Il viceministro alla Giustizia, Francesco Paolo Sisto, è intervenuto ricordando i buoni rapporti di collaborazione con l’Ordine dei giornalisti, per precisare che è necessario tutelare “la buona informazione nell’interesse del cittadino: la buona informazione è una paziente ricerca di equilibrio tra diritti costituzionali di pari dignità: diritto alla riservatezza, presunzione d’innocenza, libertà di informazione e giusto processo”.
Il viceministro ha sostenuto che “è necessario lavorare assieme per trovare un modo di comunicare che sia rispettoso: l’informazione aggressiva non va bene”. Sisto ha annunciato che il ministero della Giustizia è al lavoro per evitare che l’informazione di garanzia diventi una condanna anticipata e che nelle intercettazioni finiscano persone estranee alle inchieste.
La professoressa Marina Castellaneta, docente di diritto internazionale a Bari, ha ricordato la normativa europea sottolineando come in tema di presunzione d’innocenza non ponga alcun limite all’informazione (limitazioni introdotte invece dal legislatore italiano con il decreto 188 del 2021) per poi ricordare l’ampia giurisprudenza Cedu a tutela della libertà d’informazione: “Quando le notizie riguardano esponenti politici o pubblici amministratori l’interesse pubblico è sempre prevalente”.

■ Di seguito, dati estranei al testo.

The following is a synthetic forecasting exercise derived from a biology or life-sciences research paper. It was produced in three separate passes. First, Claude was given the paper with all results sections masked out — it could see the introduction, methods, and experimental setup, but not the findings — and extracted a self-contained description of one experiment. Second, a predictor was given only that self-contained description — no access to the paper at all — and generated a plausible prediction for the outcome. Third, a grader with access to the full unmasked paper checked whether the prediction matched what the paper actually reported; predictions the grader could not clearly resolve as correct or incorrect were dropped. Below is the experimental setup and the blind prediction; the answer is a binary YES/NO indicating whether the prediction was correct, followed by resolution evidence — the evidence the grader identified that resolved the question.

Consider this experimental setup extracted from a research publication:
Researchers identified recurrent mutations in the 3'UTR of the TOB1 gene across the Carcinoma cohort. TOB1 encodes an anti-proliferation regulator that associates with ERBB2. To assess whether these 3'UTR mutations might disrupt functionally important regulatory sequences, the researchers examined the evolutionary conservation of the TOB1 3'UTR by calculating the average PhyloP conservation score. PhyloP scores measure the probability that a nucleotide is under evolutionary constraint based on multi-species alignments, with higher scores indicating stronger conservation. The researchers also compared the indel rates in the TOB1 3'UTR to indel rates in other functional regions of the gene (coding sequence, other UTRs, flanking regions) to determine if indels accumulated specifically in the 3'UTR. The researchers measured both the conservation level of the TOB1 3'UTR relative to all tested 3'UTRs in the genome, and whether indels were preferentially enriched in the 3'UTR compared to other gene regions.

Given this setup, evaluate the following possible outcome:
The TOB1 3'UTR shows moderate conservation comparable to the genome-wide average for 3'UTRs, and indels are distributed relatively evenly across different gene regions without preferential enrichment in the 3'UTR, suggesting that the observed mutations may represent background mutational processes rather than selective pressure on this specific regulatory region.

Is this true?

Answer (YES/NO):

Il presidente della Camera penale di Roma, l’avvocato Gaetano Scalise, ha polemizzato sull’attenzione talvolta perversa che i media dedicano ad alcuni casi giudiziari, trasformandoli in spettacolo: “La giustizia mediatica è una distorsione della cronaca giudiziaria: sui media si celebrano processi senza regole, con condanne immediate e senza appello: nessuno vuole coartare il diritto di cronaca, ma serve una soluzione culturale; sono necessari equilibrio e la condivisione del principio di rispetto delle persone”.
“Chiudere i rubinetti dell’informazione, in particolare nel mondo digitale, non è possibile – ha concluso il coordinatore del Gruppo Giustizia Informazione dell’Ordine dei giornalisti, Gianluca Amadori – Per garantire cronache corrette i giornalisti devono avere accesso agli atti e ricevere dagli uffici giudiziari una comunicazione completa sulle indagini e i processi, compresi i nomi sulla cui divulgazione non c’è alcun divieto”.
In questo modo si potrebbe risolvere anche il problema “dell’opacità dei rapporti” che i professionisti dell’informazione, per ottenere le notizie, sono costretti ad intrattenere con le proprie fonti (magistrati, forze dell’ordine e avvocati), questione sollevata nel corso del dibattito dall’Avvocato generale presso la Corte di Cassazione, Rita Sanlorenzo.
Il giornalista Andrea Camaiora, amministratore di The Skill ed esperto di gestione e comunicazione delle crisi, ha sollecitato gli avvocati a parlare di più con la stampa per fornire la versione difensiva e garantire un’informazione giudiziaria più equilibrata, invitando i giornalisti a non aderire acriticamente alle tesi della pubblica accusa.